→ **Written exercise**:
Transcribe the material word for word, but without the images.

Dataset records
● ● ● ● ● ● ●

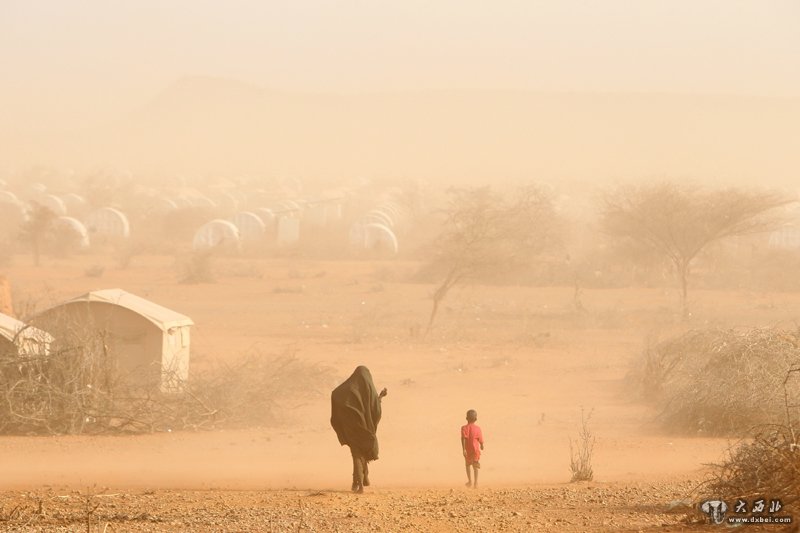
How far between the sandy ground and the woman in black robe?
401mm

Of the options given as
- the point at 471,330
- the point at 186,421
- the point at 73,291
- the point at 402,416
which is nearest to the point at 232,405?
the point at 186,421

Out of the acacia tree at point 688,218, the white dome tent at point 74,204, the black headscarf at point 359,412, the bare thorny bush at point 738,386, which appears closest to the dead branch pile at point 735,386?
the bare thorny bush at point 738,386

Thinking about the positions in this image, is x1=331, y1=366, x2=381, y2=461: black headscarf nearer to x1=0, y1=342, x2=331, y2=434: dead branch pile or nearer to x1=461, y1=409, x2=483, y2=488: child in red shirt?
x1=461, y1=409, x2=483, y2=488: child in red shirt

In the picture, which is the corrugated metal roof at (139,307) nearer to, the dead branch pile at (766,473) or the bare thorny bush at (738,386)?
the bare thorny bush at (738,386)

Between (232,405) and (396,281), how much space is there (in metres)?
19.0

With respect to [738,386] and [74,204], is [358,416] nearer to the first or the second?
[738,386]

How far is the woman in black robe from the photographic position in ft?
29.8

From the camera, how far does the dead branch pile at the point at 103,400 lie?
41.5ft

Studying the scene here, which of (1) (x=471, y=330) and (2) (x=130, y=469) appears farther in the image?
(1) (x=471, y=330)

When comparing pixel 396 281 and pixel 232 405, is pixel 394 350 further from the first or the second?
pixel 396 281

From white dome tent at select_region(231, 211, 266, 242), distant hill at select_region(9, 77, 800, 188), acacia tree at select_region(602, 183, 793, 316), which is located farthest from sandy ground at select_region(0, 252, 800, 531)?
distant hill at select_region(9, 77, 800, 188)

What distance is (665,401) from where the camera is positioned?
14.7 m

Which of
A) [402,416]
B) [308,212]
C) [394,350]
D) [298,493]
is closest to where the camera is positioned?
[298,493]

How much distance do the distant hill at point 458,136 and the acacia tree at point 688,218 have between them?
9184 centimetres
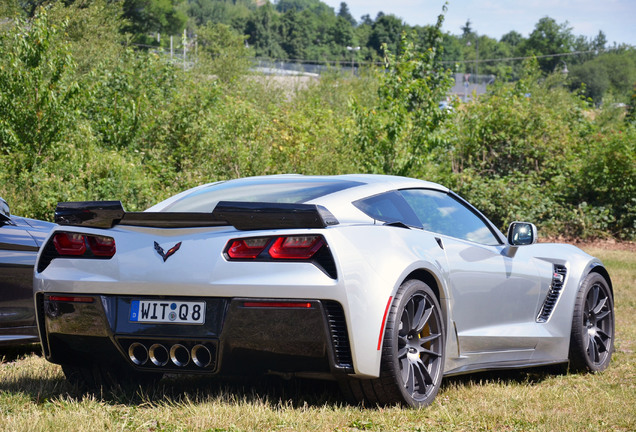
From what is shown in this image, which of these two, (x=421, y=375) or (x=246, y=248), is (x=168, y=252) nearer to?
(x=246, y=248)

● ● ● ● ● ● ●

→ **The reply**:
How far between the sandy ground and the woman in black robe?
401mm

Of the options given as
- the point at 471,330
- the point at 186,421
- the point at 73,291
- the point at 402,416
which is nearest to the point at 232,405?
the point at 186,421

Out of the acacia tree at point 688,218, the white dome tent at point 74,204, the black headscarf at point 359,412, the bare thorny bush at point 738,386, which appears closest to the dead branch pile at point 735,386?
the bare thorny bush at point 738,386

Thinking about the positions in this image, is x1=331, y1=366, x2=381, y2=461: black headscarf nearer to x1=0, y1=342, x2=331, y2=434: dead branch pile or nearer to x1=461, y1=409, x2=483, y2=488: child in red shirt?
x1=461, y1=409, x2=483, y2=488: child in red shirt

In the picture, which is the corrugated metal roof at (139,307) nearer to, the dead branch pile at (766,473) or the bare thorny bush at (738,386)?
the bare thorny bush at (738,386)

Between (232,405) and (396,281), how much space is there (in metres)?
19.0

With respect to [738,386] and [74,204], is [358,416] nearer to the first or the second?
[738,386]

How far is the woman in black robe from the photographic position in ft?
29.8

From the camera, how far does the dead branch pile at the point at 103,400 lie?
41.5ft

Studying the scene here, which of (1) (x=471, y=330) and (2) (x=130, y=469) appears farther in the image?
(1) (x=471, y=330)

When comparing pixel 396 281 and pixel 232 405, is pixel 394 350 further from the first or the second?
pixel 396 281

From white dome tent at select_region(231, 211, 266, 242), distant hill at select_region(9, 77, 800, 188), acacia tree at select_region(602, 183, 793, 316), which is located farthest from sandy ground at select_region(0, 252, 800, 531)?
distant hill at select_region(9, 77, 800, 188)

What distance is (665,401) from where the camera is positioned?
14.7 m

Which of
A) [402,416]
B) [308,212]
C) [394,350]
D) [298,493]
is closest to where the camera is positioned?
[298,493]

How much distance do the distant hill at point 458,136 and the acacia tree at point 688,218 have between them?
9184 centimetres
From what is shown in this image, which of these two, (x=421, y=375) or (x=246, y=248), is (x=168, y=252) nearer to?
(x=246, y=248)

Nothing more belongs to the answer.